### Stated goal a
Gather every row that contains the word "camera" and copy each one out, treating uppercase and lowercase as different.

Honestly, I’m not so good at this disappearing act. I want to show you Him, but pesky, petty, self-centered me keeps showing up instead. Then I beat myself up about it, further directing your attention away from Him and towards me. 

The worst part of this affliction? I project my own selfish perspective onto other people. So, for example, when the contract guy at the dealership tells us about his karate ministry, my first thought is: Sure. That’s a great excuse to spend a lot of time doing what you love. Just call it a ministry. Then I shake my head and remind myself that I know nothing of this man’s character. I have no reason to doubt him. I have no right to judge his heart.

My husband has recently devoted himself to woodworking. And it’s blessed me, because he’s shown me how one can use one’s gifts in ministry. I don’t think he set out to show me–he just did.

That pretty box in the photo? He made three of those last Christmas as gifts for our girls. My brother and sister-in-law gave him a sign-routing kit. The first sign he made was for them. When my auntie died, Rich made a beautiful walnut urn, just for her. 
Sign. 

Urn. 
But if you asked my husband about his “woodworking ministry,” he’d scratch his head and look at you sideways. That’s exactly what makes this ministry of his so beautiful to me. He doesn’t really think of it as a ministry. He’s just doing life, sharing the talents that God saw fit to bestow upon him, bolstering relationships with stuff–handcrafted stuff. 
Don’t misunderstand me. The karate ministry is real. That man devotes his time to teaching young people, building relationships, sharing Jesus. 
But my husband’s making things so he can give them away? That’s ministry, too. 

Anymore, when I look at him busy in his shop, I don’t see him. No. It’s not because his woodworking is perfect. And it certainly isn’t because he’s perfect.

It’s because he refracts the perfect light of perfect Jesus through the work of his own imperfect hands. 

Whatever you do in word or deed, do all in the name of the Lord Jesus, giving thanks through Him to God the Father.

### Stated goal b
In the passage about the woodworking ministry, what did Rich make when the writer's auntie died?

### Supplied records
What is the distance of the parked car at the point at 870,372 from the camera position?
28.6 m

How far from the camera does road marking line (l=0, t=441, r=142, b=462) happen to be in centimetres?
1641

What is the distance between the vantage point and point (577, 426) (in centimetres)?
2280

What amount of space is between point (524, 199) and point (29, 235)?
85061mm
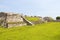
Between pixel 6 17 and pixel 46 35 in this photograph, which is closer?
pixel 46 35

==

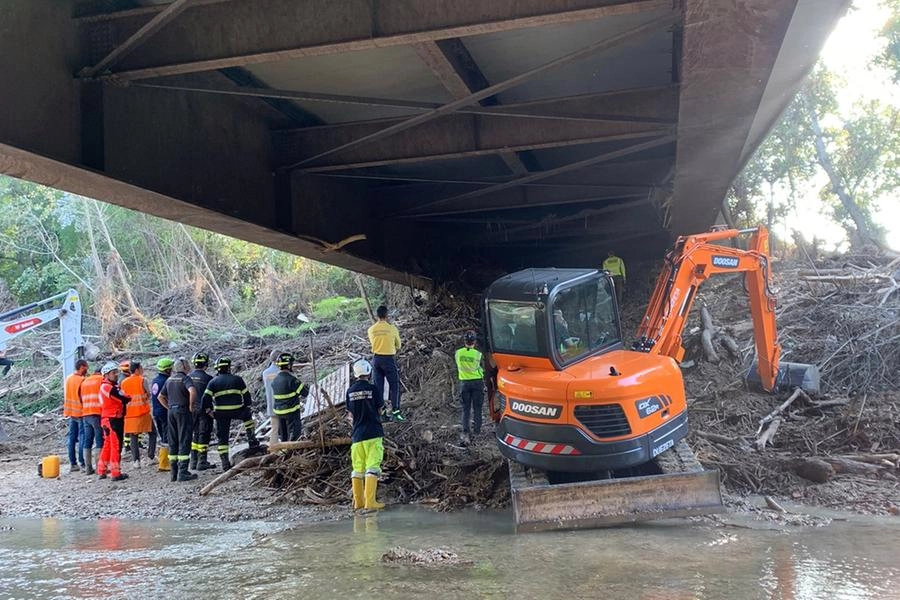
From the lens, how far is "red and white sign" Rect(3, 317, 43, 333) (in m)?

### Written reply a
What is the distance of the parked car at the point at 870,372 from the camera position?
How far from the camera does road marking line (l=0, t=441, r=142, b=462) happen to be in centimetres?

### Written reply b
A beautiful walnut urn.